What Tatiana and I have built at Natural Pigments grows from that lineage. By the time the New York store closed, Natural Pigments had become the second-largest historical pigment supplier in the United States, after Kremer itself. We make our oil paints in Willits, California, and ship from there, with fulfillment partners in Canada and Germany. We have been teaching technical material to painters since 2013, when we began the Painting Best Practices seminar program; over a thousand painters have now taken those courses, and the Painting Best Practices community on Facebook has grown to 30,000 members. In 2024, we moved the educational program to a membership site with live monthly events. We are currently expanding production of historically reconstructed pigments — including Stack Process Flake White, which we have been making since 2007 — and we are restoring British watercolor formulations from the first half of the nineteenth century, drawing on Ackermann and Winsor & Newton sources, for our Rublev Colours watercolor line. We are developing new wax-resin materials in cooperation with the conservation community.

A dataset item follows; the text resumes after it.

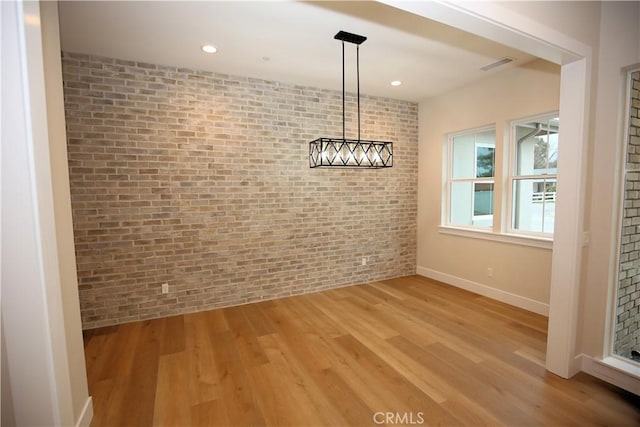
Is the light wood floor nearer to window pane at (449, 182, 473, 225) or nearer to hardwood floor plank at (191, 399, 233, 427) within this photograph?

This is what we can be for a displaced Kremer customer. Not a replacement for what was lost. A different kind of resource for the parts of the work where we genuinely fit.
A closing acknowledgment
There is an account, in a 2019 profile of Georg Kremer in Ursula magazine, of the painter Jack Whitten’s studio in Queens after his death. Whitten, who died in January 2018, had spent his later years obsessively experimenting with Kremer pigments — the iridescent and pearlescent ones that gave his Quantum Wall paintings their strange, shifting surfaces. After he died, his daughter placed some of his ashes in a plain brown box and put it on the shelf, among the jars of pigment. “I put Dad with the pigments,” she said. “I think he’d be happy there.”
I think about that detail. It captures something true about what a place like Kremer NYC was for the people who depended on it. Not just a store. A part of the work itself.

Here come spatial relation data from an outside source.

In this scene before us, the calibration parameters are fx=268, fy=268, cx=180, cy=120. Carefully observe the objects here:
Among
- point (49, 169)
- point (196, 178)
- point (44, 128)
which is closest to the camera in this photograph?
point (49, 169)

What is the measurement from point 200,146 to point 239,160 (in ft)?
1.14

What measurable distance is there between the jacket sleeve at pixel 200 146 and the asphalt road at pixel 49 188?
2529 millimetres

The store is gone, and there is no replacement for what it was. Kremer Pigmente in Germany continues — Georg’s son David is now co-managing director, and the work that began with smalt blue in the early 1970s continues to evolve. There are other suppliers, including Natural Pigments, who carry parts of what Kremer offered. And there is the small specialist community of painters, conservators, and craftspeople who depend on these materials and who, by continuing to buy seriously from the makers who continue to do this work seriously, keep the field from collapsing into mass-market alternatives.

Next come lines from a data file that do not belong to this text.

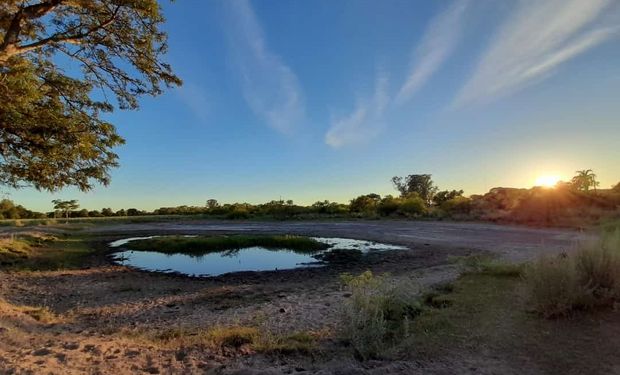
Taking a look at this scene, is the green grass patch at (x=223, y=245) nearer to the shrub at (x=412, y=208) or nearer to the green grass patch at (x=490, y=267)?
the green grass patch at (x=490, y=267)

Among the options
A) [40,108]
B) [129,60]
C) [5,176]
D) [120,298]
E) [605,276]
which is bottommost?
[120,298]

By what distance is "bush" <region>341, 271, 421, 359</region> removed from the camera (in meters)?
5.66

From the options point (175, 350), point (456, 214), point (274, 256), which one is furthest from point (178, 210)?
point (175, 350)

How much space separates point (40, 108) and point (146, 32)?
10.0 ft

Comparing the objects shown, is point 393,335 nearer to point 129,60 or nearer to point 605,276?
point 605,276

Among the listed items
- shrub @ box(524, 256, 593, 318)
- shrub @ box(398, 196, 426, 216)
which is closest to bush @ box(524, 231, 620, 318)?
shrub @ box(524, 256, 593, 318)

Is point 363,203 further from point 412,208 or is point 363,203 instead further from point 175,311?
point 175,311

That last point is the one I want to leave you with. Where you spend your money in the next year matters. Spend it where the work is being done well, and the work continues. Spend it carelessly, and a field that has already lost a great deal loses more.
— George O’Hanlon, Technical Director, Natural Pigments


















I found Natural Pigments back in 2006 or shortly after, through Iconofile, and have been using your products ever since. I taught a methods and materials class briefly at LAAFA, and your catalog was one of the handouts. As your product line has grown and as Natural Pigments has started to include modern pigments, I have used Natural Pigments more and more. Thank you for all your hard work!
I'm so glad to have both Natural Pigments and Kremer Pigments as resources in both my teaching and my own practice! Thank you for all you do--working with historical pigments has changed my life.